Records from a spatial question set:
** Start **

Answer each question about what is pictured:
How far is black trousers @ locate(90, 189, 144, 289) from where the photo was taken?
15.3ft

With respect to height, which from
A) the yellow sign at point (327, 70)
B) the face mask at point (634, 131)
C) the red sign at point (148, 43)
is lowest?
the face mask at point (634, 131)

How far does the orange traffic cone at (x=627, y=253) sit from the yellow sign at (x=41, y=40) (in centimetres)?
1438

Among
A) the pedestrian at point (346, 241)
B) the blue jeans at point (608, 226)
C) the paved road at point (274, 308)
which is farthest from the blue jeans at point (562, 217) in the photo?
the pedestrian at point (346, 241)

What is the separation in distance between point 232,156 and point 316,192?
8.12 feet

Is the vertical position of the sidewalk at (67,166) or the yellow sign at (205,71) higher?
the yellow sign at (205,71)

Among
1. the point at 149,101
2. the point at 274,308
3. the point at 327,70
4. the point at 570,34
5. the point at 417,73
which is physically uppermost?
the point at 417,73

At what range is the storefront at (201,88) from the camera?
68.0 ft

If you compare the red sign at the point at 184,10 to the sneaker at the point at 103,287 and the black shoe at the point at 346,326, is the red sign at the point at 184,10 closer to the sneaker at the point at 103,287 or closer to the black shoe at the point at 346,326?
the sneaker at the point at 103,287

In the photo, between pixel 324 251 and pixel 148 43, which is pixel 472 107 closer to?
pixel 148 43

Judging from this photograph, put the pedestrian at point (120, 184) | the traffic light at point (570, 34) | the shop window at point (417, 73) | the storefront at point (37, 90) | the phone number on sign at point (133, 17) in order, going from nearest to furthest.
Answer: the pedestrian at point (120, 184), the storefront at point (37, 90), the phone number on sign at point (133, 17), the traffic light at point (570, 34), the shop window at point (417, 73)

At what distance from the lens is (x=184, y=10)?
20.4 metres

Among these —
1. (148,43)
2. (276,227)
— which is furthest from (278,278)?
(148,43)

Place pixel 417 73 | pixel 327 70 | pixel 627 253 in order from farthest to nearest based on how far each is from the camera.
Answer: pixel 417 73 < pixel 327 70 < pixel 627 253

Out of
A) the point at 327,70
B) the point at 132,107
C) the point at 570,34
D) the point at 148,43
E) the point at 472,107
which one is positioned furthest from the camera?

** End **

| Short problem |
Reproduce every one of the lines above verbatim, without any change.

| Result for this task |
Answer each question about what is pictured:
How far is black trousers @ locate(90, 189, 144, 289) from where the photo was taken?
15.3ft

With respect to height, which from
A) the yellow sign at point (327, 70)
B) the face mask at point (634, 131)
C) the red sign at point (148, 43)
is lowest?
the face mask at point (634, 131)

How far does the orange traffic cone at (x=627, y=253) sit from the yellow sign at (x=41, y=40) (in centimetres)?
1438

Among
A) the pedestrian at point (346, 241)
B) the blue jeans at point (608, 226)
C) the paved road at point (274, 308)
which is farthest from the blue jeans at point (562, 217) in the photo?
the pedestrian at point (346, 241)

What is the separation in distance between point 232,156 and point 316,192?
8.12 feet

Is the vertical position of the sidewalk at (67,166) or the yellow sign at (205,71) higher?
the yellow sign at (205,71)

Among
1. the point at 149,101
2. the point at 274,308
3. the point at 327,70
4. the point at 570,34
5. the point at 417,73
which is physically uppermost?
the point at 417,73

At what range is the storefront at (201,88) from the camera?
68.0 ft

If you compare the red sign at the point at 184,10 to the sneaker at the point at 103,287 and the black shoe at the point at 346,326, is the red sign at the point at 184,10 closer to the sneaker at the point at 103,287 or closer to the black shoe at the point at 346,326?
the sneaker at the point at 103,287

In the photo, between pixel 324 251 and pixel 148 43, which is pixel 472 107 closer to?
pixel 148 43

Judging from this photograph, put the pedestrian at point (120, 184) | the traffic light at point (570, 34) | the shop window at point (417, 73) | the storefront at point (37, 90) | the phone number on sign at point (133, 17) in order, going from nearest to furthest.
Answer: the pedestrian at point (120, 184), the storefront at point (37, 90), the phone number on sign at point (133, 17), the traffic light at point (570, 34), the shop window at point (417, 73)

At what distance from the lens is (x=184, y=10)?
20.4 metres

Among these —
1. (148,43)
2. (276,227)
— which is furthest from (278,278)?
(148,43)

Place pixel 417 73 | pixel 327 70 | pixel 627 253 in order from farthest to nearest based on how far each is from the camera.
Answer: pixel 417 73 < pixel 327 70 < pixel 627 253

Out of
A) the point at 327,70
B) the point at 132,107
C) the point at 570,34
D) the point at 148,43
E) the point at 472,107
which one is positioned furthest from the camera?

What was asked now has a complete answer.